Wyciek danych z UMŁ. Magistrat tłumaczy się błędem ludzkim
Urząd Miasta udostępnił w internecie wrażliwe dane podopiecznych i stażystów pracujących w łódzkiej pomocy społecznej. Ze strony Biuletynu Informacji Publicznej dostępnej dla każdego, można było ściągnąć dokument zawierający nie tylko imiona i nazwiska, ale również numery PESEL, czy zarobki mieszkańców. Magistrat tłumaczy, że to ludzki błąd i przeprasza.
Rzecznik prezydenta miasta, Marcin Masłowski zapewnia, że urzędnik odpowiedzialny za wyciek zostanie ukarany. – Kiedy tylko ustalimy kto za to odpowiada, zostaną wyciągnięte konsekwencje. Mówimy o dokumencie 100-stronicowym, wrażliwe dane były na dwóch stronach tego dokumentu – wyjaśnia.
Dane zostały umieszczone w internecie razem z odpowiedzią na interpelacje radnych PiS w sprawie nieprawidłowości w Miejskim Ośrodku Pomocy Społecznej. I choć sama odpowiedź w internecie miałasię znaleźć, to powinny zostać usunięte z niej dane osobowe. Marcin Masłowski zapewnia, że dokument zniknął już z sieci. – Do wszystkich osób, które mógł problemdotknąć, zostanie wysłany list z UMŁ. Chodzi o sprawdzenie czy przez te kilka dni, kiedy interpelacja była dostępna w internecie, ktoś nie próbował danych wykorzystać w niecnym celu. Oczywiście przekazujemy też słowa przeprosin – dodaje Masłowski.
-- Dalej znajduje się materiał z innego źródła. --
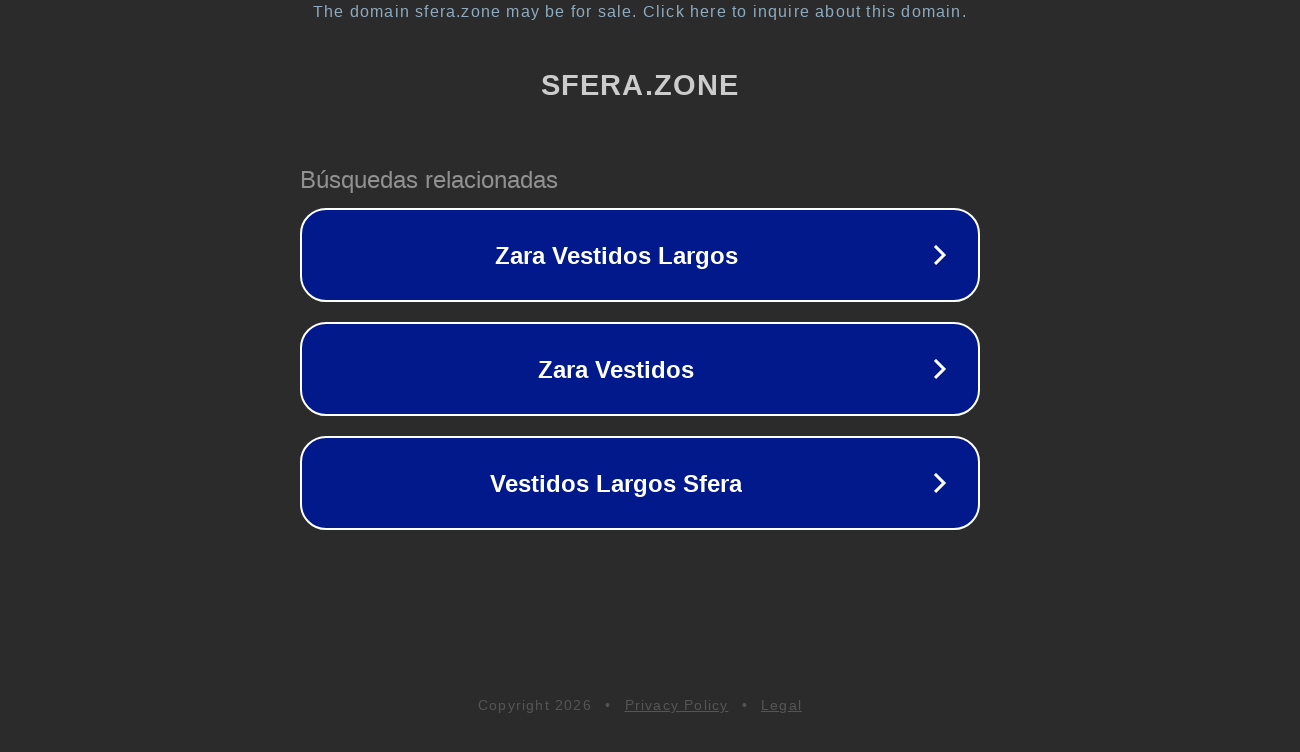

--- FILE ---
content_type: text/html; charset=utf-8
request_url: https://forum.sfera.zone/domains/forum.sfera.zone/viewtopic.php?p=513&sid=8442ff190a897a9f77c4d4194c4c0984
body_size: 1234
content:
<!doctype html>
<html data-adblockkey="MFwwDQYJKoZIhvcNAQEBBQADSwAwSAJBANDrp2lz7AOmADaN8tA50LsWcjLFyQFcb/P2Txc58oYOeILb3vBw7J6f4pamkAQVSQuqYsKx3YzdUHCvbVZvFUsCAwEAAQ==_oHodCZgL8Sf/F0rYXxKkRkwbJW+dsge/DLJee4CmUDC3bIX7VSO6tgzomnxn8mcgI9lZ8xwff2GjN9B5+F4Jhg==" lang="en" style="background: #2B2B2B;">
<head>
    <meta charset="utf-8">
    <meta name="viewport" content="width=device-width, initial-scale=1">
    <link rel="icon" href="[data-uri]">
    <link rel="preconnect" href="https://www.google.com" crossorigin>
</head>
<body>
<div id="target" style="opacity: 0"></div>
<script>window.park = "[base64]";</script>
<script src="/bBdRcxGYY.js"></script>
</body>
</html>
Głos w tej sprawie zabrała również opozycja. Radni PiS zapowiadają, że zgłoszą sprawę do Generalnego Inspektora Ochrony Danych Osobowych. Jak dowiedzieliśmy się nieoficjalnie, będą również domagali się dymisji sekretarz miasta Łodzi – Barbary Mrozowskiej Nieradko.
Niewykluczone, że sprawą zajmie się prokuratura. Rzecznik łódzkiej prokuratury, Krzysztof Kopania podkreśla, że udostępnienie takich danych to przestępstwo.- Takie przestępstwo jest zagrożone karą pozbawienia wolności do lat dwóch. W przypadku działania nieumyślnego kara jest łagodniejsza, sięga roku pozbawienia wolności – informuje Kopania.